I am starting to believe I may be a vampire. No, not one of the attractive ones from movies that young girls watch nowadays, but more like the Bram Stoker variety. Here’s why…
- I eat my steak rare…really rare: Yes, it’s true. When I find myself at a restaurant that serves steak, I inevitably order it and request that it be cooked “still quivering.”
- Not really an outdoor kind of guy: Given the choice, yes, I’d rather be inside, preferably playing video games or watching TV. Perhaps it’s not a matter of just being lazy, but perchance the level of undiagnosed vampirism prohibits prolonged exposure to the sun for fear of actually turning to dust and ceasing to be.

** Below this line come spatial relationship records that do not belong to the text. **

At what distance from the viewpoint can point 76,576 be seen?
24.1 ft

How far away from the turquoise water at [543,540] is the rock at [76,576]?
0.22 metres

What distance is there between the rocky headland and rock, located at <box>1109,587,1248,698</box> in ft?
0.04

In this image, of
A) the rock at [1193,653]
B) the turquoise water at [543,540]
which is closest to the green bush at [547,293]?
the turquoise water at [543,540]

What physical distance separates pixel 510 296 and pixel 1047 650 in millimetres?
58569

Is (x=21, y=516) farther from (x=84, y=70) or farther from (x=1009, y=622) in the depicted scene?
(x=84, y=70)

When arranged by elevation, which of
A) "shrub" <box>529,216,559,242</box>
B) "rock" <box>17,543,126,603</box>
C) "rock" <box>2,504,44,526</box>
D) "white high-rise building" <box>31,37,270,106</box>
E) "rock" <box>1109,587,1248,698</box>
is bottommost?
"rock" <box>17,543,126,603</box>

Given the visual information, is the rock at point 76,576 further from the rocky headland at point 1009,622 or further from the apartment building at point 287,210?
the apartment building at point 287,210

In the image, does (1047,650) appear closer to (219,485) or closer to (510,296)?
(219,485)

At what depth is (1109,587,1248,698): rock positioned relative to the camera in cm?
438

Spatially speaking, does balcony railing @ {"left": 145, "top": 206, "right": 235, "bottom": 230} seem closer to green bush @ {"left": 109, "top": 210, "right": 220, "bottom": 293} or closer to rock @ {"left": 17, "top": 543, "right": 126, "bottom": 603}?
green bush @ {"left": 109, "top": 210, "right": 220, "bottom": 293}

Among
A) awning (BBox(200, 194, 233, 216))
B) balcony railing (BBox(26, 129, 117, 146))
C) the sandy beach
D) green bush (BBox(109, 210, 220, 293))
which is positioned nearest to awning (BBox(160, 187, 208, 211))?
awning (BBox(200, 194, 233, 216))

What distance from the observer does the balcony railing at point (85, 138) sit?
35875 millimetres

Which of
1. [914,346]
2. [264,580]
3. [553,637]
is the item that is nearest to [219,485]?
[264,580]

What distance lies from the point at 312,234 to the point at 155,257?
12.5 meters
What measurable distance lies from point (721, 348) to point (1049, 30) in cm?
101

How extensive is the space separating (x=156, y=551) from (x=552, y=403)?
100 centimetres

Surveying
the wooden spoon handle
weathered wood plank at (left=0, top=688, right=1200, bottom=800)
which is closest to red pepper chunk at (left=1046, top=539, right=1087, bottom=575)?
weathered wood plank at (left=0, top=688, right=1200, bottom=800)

- I have no reflection: Okay, this one takes a little explanation…I used to have a reflection, a not-so-bad reflection, to be honest. But as I’ve gotten older, I think that reflection has disappeared in favor of picture of a model for various “Big and Tall” stores. Nearest that I can figure, once the vampirism took over, whoever hands out figurative ID card for vampires simply replaced my image with that of someone least likely to arouse suspicion…or anything else.
- Pale skin color: Yep, most definitely. Sure, some of you might say this is directly related to not spending time enough in the sun, and it’s not a bad idea. Only I know that truth that all of my blood was drained somehow as I was sleeping and replaced with the syrup found in red colored Flav-O-Ice unfrozen Popsicles.
- I sleep in a coffin: Well, alright, not literally in a coffin, but the way I figure it, I have my setting on the ‘ol Sleep Number Bed, pretty high so that a firm mattress counts as coffin sleep, yes?
How about you? Any fellow monsters out there?